Die Insel steht als Vollversion zur Verfügung, die anderen Bücher müsstest du mal selbst suchen. Wenn du fündig wurdest, wäre es wünschenswert, auf danke zu klicken und das Thema zu markieren && zu schließen.

Grüßle


----------



## Fab1 (26. Jan 2013)

Eine Probeversion von Java von Kopf bis Fuß gibt es hier: Java von Kopf bis Fuß - Kathy Sierra, Bert Bates - Google Books

Java ist auch eine insel Galileo Computing :: Java ist auch eine Insel - index
Java mehr als eine Insel Galileo Computing :: Java 7 - Mehr als eine Insel - index


----------



## hüteüberhüte (26. Jan 2013)

Ob er es wohl alleine schafft, die Links aufzurufen?


----------



## Fab1 (26. Jan 2013)

hüteüberhüte hat gesagt.:


> Ob er es wohl alleine schafft, die Links aufzurufen?



Das werden wir nun wohl nicht mehr herausfinden.


----------



## hüteüberhüte (26. Jan 2013)

Hrhrhr, ist doch wahr, immer diese Fragen, die man in 10 Sekunden selbst/selber mit google klären könnte...

....und dann "java lernspiele", da fühle ich mich etwas verkackeiert...

...ansonsten finde ich den TO lustig


----------



## Fab1 (26. Jan 2013)

Grundsätzlich sollte man Google vorraussetzen, aber dann wäre dieser Thread wohl nie eröffnet worden. Denn es gibt ja doch den ein oder anderen Thread bereits dazu. 



> ....und dann "java lernspiele", da fühle ich mich etwas verkackeiert...



Lernspiele müssen nicht grundauf schlecht sein. Oft ist ja die fehlende Motivation ein Grund warum viele wieder mit der Programmierung aufhören. Aber ich denke mit Lernspiele sind Spiele gemeint, bei dem man eine Art Adventure lösen kann. Das heißt man bekommt immer wieder eine Aufgabe und mit Lösung dieser steigt der Fortschritt im Spiel.
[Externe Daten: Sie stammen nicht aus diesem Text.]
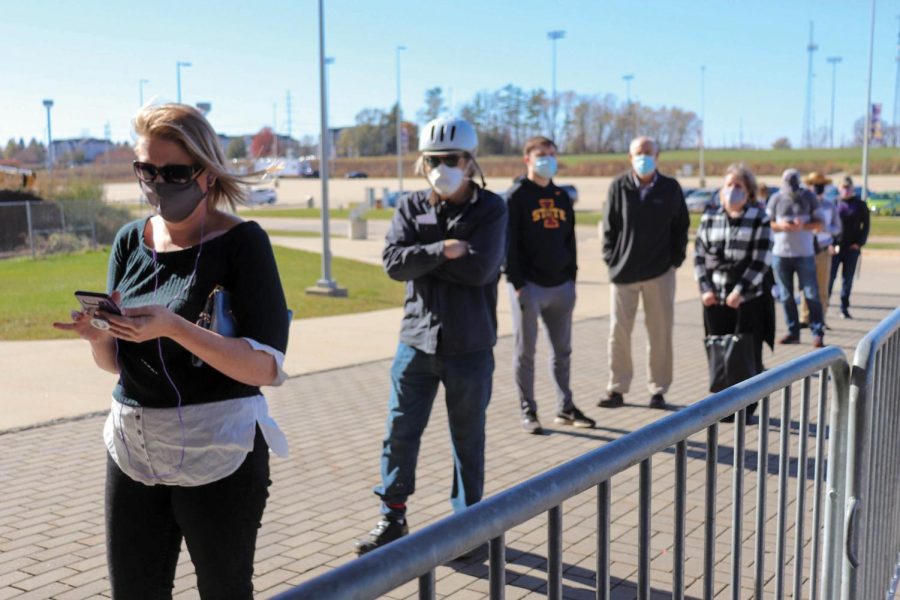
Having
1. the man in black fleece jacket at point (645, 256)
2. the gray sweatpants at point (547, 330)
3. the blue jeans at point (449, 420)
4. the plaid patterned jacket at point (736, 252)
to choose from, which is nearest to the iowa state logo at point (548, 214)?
the gray sweatpants at point (547, 330)

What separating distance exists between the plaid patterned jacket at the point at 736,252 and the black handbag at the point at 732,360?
0.22 metres

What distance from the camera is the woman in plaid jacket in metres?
7.44

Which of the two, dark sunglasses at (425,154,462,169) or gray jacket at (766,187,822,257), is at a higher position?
dark sunglasses at (425,154,462,169)

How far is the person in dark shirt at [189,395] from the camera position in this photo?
262cm

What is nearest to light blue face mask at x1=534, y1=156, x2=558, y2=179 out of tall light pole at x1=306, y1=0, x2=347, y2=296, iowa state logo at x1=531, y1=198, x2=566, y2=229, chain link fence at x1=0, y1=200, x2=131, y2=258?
iowa state logo at x1=531, y1=198, x2=566, y2=229

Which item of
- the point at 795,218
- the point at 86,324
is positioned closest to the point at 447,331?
the point at 86,324

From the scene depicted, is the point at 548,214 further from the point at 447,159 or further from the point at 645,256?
the point at 447,159

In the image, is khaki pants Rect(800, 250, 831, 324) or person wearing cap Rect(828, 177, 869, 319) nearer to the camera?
khaki pants Rect(800, 250, 831, 324)

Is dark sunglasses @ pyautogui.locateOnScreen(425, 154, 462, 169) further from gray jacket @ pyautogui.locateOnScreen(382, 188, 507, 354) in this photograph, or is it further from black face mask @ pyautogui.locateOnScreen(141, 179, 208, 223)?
black face mask @ pyautogui.locateOnScreen(141, 179, 208, 223)

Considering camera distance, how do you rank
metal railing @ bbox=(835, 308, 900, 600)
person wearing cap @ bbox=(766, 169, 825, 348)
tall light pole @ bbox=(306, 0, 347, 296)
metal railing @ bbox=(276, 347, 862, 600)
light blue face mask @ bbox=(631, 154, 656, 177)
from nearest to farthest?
1. metal railing @ bbox=(276, 347, 862, 600)
2. metal railing @ bbox=(835, 308, 900, 600)
3. light blue face mask @ bbox=(631, 154, 656, 177)
4. person wearing cap @ bbox=(766, 169, 825, 348)
5. tall light pole @ bbox=(306, 0, 347, 296)

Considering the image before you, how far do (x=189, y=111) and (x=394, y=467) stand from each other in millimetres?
2349

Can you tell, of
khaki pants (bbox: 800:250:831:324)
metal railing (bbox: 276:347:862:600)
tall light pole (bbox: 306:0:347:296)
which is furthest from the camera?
tall light pole (bbox: 306:0:347:296)

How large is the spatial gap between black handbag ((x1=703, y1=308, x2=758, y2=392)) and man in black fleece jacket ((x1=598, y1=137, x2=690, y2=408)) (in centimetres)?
56

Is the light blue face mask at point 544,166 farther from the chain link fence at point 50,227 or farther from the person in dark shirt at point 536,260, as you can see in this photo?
the chain link fence at point 50,227
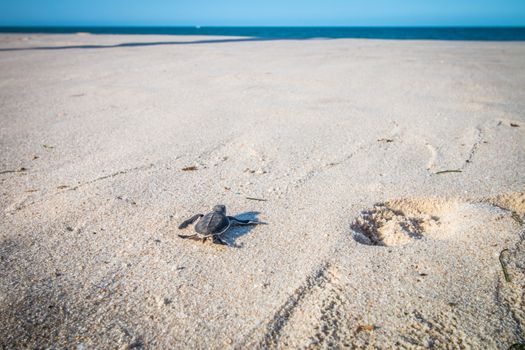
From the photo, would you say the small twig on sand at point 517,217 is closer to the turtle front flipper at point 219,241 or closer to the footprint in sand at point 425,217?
the footprint in sand at point 425,217

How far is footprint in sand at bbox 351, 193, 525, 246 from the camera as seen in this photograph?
1727 mm

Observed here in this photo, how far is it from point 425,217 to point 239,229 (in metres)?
1.08

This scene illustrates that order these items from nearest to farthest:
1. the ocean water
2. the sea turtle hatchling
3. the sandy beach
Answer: the sandy beach → the sea turtle hatchling → the ocean water

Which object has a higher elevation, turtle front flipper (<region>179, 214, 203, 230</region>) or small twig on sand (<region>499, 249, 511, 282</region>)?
small twig on sand (<region>499, 249, 511, 282</region>)

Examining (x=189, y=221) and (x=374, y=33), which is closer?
(x=189, y=221)

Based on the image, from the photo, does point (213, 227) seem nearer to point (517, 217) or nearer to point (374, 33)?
point (517, 217)

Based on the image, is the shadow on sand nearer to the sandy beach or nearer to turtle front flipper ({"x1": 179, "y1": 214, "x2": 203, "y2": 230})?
the sandy beach

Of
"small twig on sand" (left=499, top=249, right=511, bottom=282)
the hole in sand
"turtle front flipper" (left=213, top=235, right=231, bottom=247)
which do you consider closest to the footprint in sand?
the hole in sand

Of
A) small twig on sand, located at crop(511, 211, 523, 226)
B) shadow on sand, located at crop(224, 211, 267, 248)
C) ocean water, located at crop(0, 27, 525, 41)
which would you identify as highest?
ocean water, located at crop(0, 27, 525, 41)

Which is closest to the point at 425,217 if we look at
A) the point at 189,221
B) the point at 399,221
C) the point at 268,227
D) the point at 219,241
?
the point at 399,221

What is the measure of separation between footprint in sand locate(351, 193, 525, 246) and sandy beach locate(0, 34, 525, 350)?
0.01 meters

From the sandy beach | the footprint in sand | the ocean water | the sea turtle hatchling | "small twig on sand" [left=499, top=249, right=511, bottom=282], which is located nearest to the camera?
the sandy beach

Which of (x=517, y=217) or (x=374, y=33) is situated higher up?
(x=374, y=33)

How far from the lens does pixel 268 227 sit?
70.5 inches
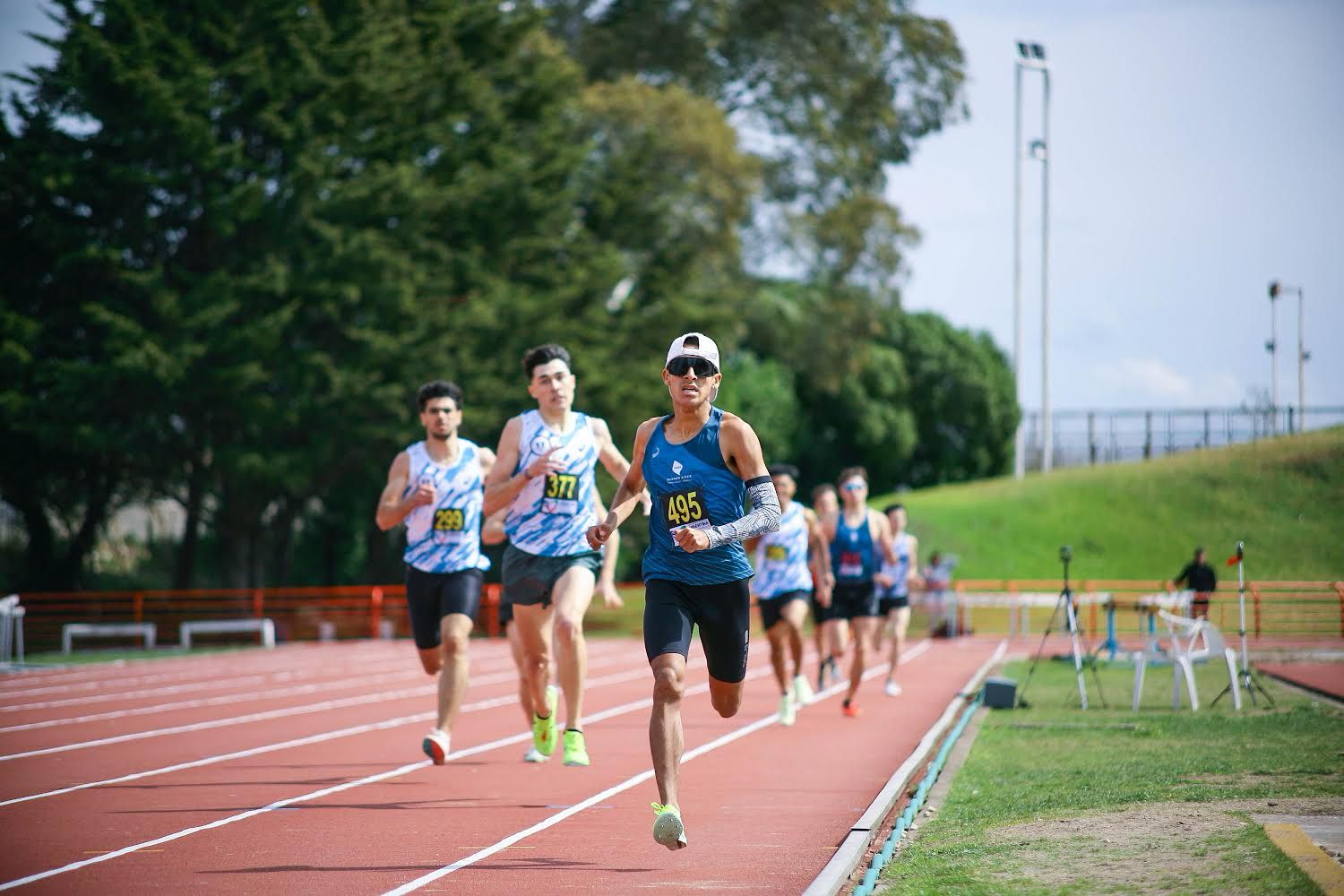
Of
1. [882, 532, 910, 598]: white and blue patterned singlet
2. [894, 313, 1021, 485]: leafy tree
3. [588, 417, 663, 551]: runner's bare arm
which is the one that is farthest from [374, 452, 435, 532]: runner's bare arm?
[894, 313, 1021, 485]: leafy tree

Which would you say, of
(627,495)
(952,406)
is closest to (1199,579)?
(627,495)

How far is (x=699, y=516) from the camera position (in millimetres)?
7383

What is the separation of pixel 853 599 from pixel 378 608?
76.5 feet

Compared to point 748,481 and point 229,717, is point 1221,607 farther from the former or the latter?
point 748,481

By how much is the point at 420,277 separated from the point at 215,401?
522cm

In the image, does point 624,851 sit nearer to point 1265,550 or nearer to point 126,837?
point 126,837

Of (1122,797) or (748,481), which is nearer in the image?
(748,481)

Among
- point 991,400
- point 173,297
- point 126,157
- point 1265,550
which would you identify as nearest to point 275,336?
point 173,297

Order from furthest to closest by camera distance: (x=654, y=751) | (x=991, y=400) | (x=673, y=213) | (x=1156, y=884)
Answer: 1. (x=991, y=400)
2. (x=673, y=213)
3. (x=654, y=751)
4. (x=1156, y=884)

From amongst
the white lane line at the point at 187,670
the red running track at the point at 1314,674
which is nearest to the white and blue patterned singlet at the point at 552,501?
the red running track at the point at 1314,674

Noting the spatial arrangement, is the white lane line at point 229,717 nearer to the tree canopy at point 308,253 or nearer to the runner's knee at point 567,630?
the runner's knee at point 567,630

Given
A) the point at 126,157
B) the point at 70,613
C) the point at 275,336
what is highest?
the point at 126,157

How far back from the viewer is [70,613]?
3356cm

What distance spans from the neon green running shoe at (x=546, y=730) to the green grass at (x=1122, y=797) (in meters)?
2.52
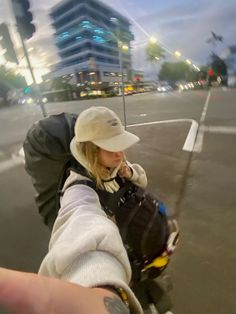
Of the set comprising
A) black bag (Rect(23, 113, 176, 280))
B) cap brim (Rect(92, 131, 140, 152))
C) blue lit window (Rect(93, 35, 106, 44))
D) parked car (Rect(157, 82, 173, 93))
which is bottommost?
parked car (Rect(157, 82, 173, 93))

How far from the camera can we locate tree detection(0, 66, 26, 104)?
4.04 meters

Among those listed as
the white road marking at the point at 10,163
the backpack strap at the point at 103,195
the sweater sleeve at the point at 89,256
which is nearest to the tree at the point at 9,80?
the white road marking at the point at 10,163

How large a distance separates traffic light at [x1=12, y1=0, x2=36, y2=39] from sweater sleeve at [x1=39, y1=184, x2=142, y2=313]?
3.49 metres

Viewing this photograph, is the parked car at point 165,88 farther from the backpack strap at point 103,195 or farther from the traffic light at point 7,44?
the backpack strap at point 103,195

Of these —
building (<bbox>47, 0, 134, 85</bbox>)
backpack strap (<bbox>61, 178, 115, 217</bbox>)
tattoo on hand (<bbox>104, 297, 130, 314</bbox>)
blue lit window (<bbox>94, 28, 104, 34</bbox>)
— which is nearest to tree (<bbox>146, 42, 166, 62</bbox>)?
building (<bbox>47, 0, 134, 85</bbox>)

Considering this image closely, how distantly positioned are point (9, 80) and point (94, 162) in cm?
374

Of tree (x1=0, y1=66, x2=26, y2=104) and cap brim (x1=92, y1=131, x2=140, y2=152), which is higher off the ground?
tree (x1=0, y1=66, x2=26, y2=104)

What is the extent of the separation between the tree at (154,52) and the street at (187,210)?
2.93 meters

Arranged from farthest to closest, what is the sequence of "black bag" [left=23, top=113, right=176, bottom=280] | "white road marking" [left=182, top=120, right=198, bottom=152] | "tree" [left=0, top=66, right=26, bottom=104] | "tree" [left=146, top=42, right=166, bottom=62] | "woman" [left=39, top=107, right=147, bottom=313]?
"tree" [left=146, top=42, right=166, bottom=62]
"white road marking" [left=182, top=120, right=198, bottom=152]
"tree" [left=0, top=66, right=26, bottom=104]
"black bag" [left=23, top=113, right=176, bottom=280]
"woman" [left=39, top=107, right=147, bottom=313]

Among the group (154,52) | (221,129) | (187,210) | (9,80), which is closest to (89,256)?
(187,210)

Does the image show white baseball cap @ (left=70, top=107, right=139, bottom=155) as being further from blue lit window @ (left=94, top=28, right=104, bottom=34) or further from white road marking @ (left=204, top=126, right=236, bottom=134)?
white road marking @ (left=204, top=126, right=236, bottom=134)

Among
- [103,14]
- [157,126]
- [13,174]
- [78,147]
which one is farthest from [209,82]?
[78,147]

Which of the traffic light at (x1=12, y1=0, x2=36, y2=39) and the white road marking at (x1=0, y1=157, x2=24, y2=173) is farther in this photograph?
the white road marking at (x1=0, y1=157, x2=24, y2=173)

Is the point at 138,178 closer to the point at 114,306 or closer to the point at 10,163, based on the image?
the point at 114,306
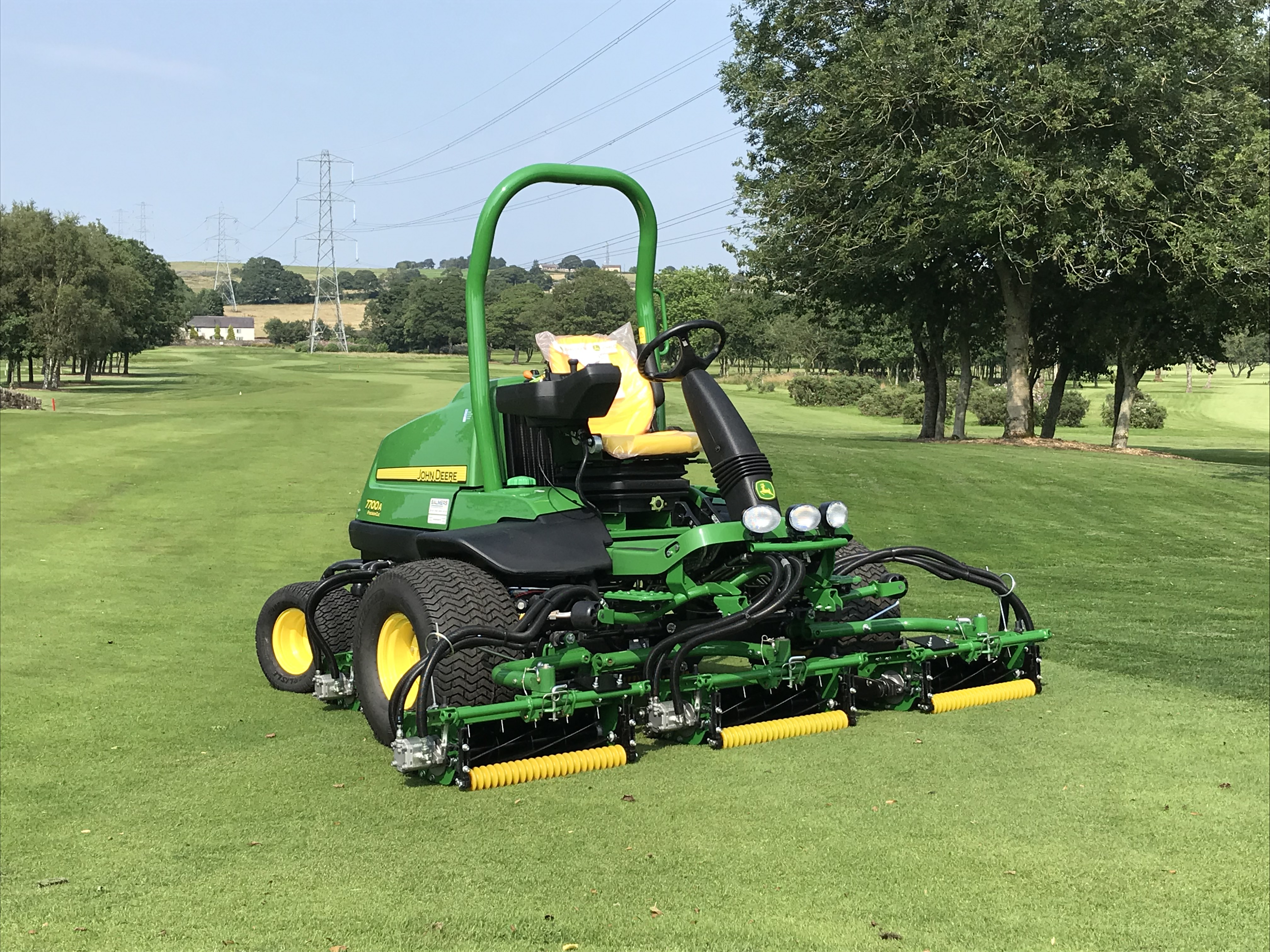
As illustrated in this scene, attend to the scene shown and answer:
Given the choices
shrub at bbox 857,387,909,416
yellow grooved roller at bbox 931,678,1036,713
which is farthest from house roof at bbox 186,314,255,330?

Ich hab letztens mal gelesen, dass es sowas in andere Sprachen geben sollte. Für Java habe ich so etwas allerdings noch nicht gesehen.


----------



## Daassan (31. Jan 2013)

Galileo Computing - <openbook> - Bücher online lesen und herunterladen
here you go
und wie shcon erwähnt worde beide java bücher sind hier vollversionen
und runterladbar für die inetlosen zeiten
nur leider keine pdf oder sowas sondern nur als webseite selbst
aber egal    dennoch gute bücher


----------



## anti-held (31. Jan 2013)

also mir hatte damals dies hier sehr geholfen:
Einstieg in Java

Es liegt eine DVD bei, in der in einem Video ein Programm geschrieben wird und alles von einem Typen 
kommentiert wird. Ist sehr verständlich. Außerdem befindet sich der komplette Code auch auf der DVD.
Es wird von der Installation von Eclipse (IDE) über das erste Hello World Programm bis zu einem
Twitter Client inclusive GUI alles ausführlich erklärt.
Außerdem ist es in Kapitel aufgeteilt und man kann sich auch mit der Navigation einzelne Teile erneut
anschauen.


----------



## FISI1 (27. Sep 2013)

Ich mache eine Umschulung zum FISI. Kann mir jemand sagen ob und wo man sich Bücher zum lernen im Internet als PDF Dateien herunterladen kann.Habe schon einiges gefunden aber leider nur Bruchstücke von den Büchern.


----------



## GGK_01 (27. Sep 2013)

mir hat das Buch geholfen...
Grundkurs Java

Ist für den Beginn sicher geeignet...wobei es aus Sicht eines erfahrenen Programmierers sicher zu oberflächlich ist.
Parallel zu diesem Buch ist natürlich Galileo "Java ist auch eine Insel" (JAVA Insel) zu empfehlen. Dort wird wirklich gut und detailreich erklärt.

GGK


----------



## GGK_01 (27. Sep 2013)

FISI1 hat gesagt.:


> Ich mache eine Umschulung zum FISI. Kann mir jemand sagen ob und wo man sich Bücher zum lernen im Internet als PDF Dateien herunterladen kann.Habe schon einiges gefunden aber leider nur Bruchstücke von den Büchern.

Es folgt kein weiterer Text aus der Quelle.